## Instruction 1
Copy the workplace safety article's stretch from "There is now" through "is Your Workplace?", changing "representatives" to "delegates".
======== Source document
In December 2002 the Health and Safety in Employment Act 1992 (“Act”) was amended, bringing in tough new provisions for workplace safety. Those provision came into effect on 5 May 2003.

The effects of the Act are far reaching and employers (and others) will need to ensure compliance. The key changes are set out below.

Employee Participation

The Act requires increased employee participation health and safety process. If You employ more than 30 employees, or where one of your employees has requested it, you must develop an employee participation scheme.

There is now an entitlement to paid leave for representatives to undergo health and safety training. Suitably trained representatives can also now issue hazard notices.


Employers are liable for their employees. The definition of employees now includes volunteers undertaking work on a regular and ongoing basis (where the work performed is an integral part of the person’s business), along with people receiving on-the-job training or work experience.

Employees “on loan” are also the responsibility of the person for whom the work is being performed.

Landlord’s Obligations

Don’t think the Act only applies to employers The owner of a building must now take all practicable steps to ensure that no hazard is, or arises in the workplace of the building he or she owns.

How Happy is Your Workplace?

One of the most far-reaching changes may be the inclusion of physical or mental harm caused by work related stress. Employers need to look closely at the work environment for their employees. Employee fatigue can also be treated as a hazard.

No Insurance

An employer can no longer insure against liability under the Act. If you already have insurance cover in place, the policy has no effect. Indemnifying another party for their liability under the Act is also prohibited.

If you have insured against liability, have a close look at your policy. You may want to seek a refund.
================
======== Data to use
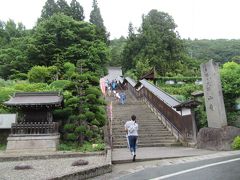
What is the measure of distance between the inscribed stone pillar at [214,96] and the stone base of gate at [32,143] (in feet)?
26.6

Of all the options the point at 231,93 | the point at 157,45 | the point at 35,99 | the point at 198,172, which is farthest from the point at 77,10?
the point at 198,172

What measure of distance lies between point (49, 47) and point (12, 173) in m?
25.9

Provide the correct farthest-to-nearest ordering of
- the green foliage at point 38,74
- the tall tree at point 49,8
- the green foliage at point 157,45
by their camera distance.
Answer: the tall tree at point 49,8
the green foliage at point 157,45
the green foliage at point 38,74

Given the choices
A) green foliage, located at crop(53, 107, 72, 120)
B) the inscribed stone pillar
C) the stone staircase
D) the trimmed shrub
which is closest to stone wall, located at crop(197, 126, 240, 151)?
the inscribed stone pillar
================
======== Data to use
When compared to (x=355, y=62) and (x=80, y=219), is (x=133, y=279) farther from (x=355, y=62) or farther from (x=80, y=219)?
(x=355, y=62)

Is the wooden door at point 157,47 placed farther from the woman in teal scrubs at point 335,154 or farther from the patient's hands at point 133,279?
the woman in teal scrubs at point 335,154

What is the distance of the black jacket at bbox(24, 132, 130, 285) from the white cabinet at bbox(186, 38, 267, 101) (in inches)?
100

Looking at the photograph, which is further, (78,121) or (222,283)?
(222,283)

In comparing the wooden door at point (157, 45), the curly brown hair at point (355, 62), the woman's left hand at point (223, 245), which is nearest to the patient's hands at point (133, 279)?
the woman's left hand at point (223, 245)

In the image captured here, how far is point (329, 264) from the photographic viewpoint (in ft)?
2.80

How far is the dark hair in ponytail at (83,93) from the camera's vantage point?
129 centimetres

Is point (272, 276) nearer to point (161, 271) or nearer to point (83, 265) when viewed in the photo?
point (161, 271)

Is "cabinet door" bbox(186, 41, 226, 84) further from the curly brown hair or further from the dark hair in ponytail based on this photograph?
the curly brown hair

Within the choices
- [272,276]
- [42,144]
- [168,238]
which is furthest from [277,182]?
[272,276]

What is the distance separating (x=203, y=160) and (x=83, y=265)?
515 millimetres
================
## Instruction 2
Format the rows from the line containing "Looking at the" through the line containing "515 millimetres" as a JSON list of strings with one string per line, leaving out blank lines.

## Correct answer 1
There is now an entitlement to paid leave for delegates to undergo health and safety training. Suitably trained delegates can also now issue hazard notices.


Employers are liable for their employees. The definition of employees now includes volunteers undertaking work on a regular and ongoing basis (where the work performed is an integral part of the person’s business), along with people receiving on-the-job training or work experience.

Employees “on loan” are also the responsibility of the person for whom the work is being performed.

Landlord’s Obligations

Don’t think the Act only applies to employers The owner of a building must now take all practicable steps to ensure that no hazard is, or arises in the workplace of the building he or she owns.

How Happy is Your Workplace?

## Correct answer 2
[
  "Looking at the photograph, which is further, (78,121) or (222,283)?",
  "(222,283)",
  "In comparing the wooden door at point (157, 45), the curly brown hair at point (355, 62), the woman's left hand at point (223, 245), which is nearest to the patient's hands at point (133, 279)?",
  "the woman's left hand at point (223, 245)",
  "In the image captured here, how far is point (329, 264) from the photographic viewpoint (in ft)?",
  "2.80",
  "How far is the dark hair in ponytail at (83,93) from the camera's vantage point?",
  "129 centimetres",
  "Is point (272, 276) nearer to point (161, 271) or nearer to point (83, 265) when viewed in the photo?",
  "point (161, 271)",
  "Is \"cabinet door\" bbox(186, 41, 226, 84) further from the curly brown hair or further from the dark hair in ponytail based on this photograph?",
  "the curly brown hair",
  "Within the choices",
  "- [272,276]",
  "- [42,144]",
  "- [168,238]",
  "which is furthest from [277,182]?",
  "[272,276]",
  "What is the distance separating (x=203, y=160) and (x=83, y=265)?",
  "515 millimetres"
]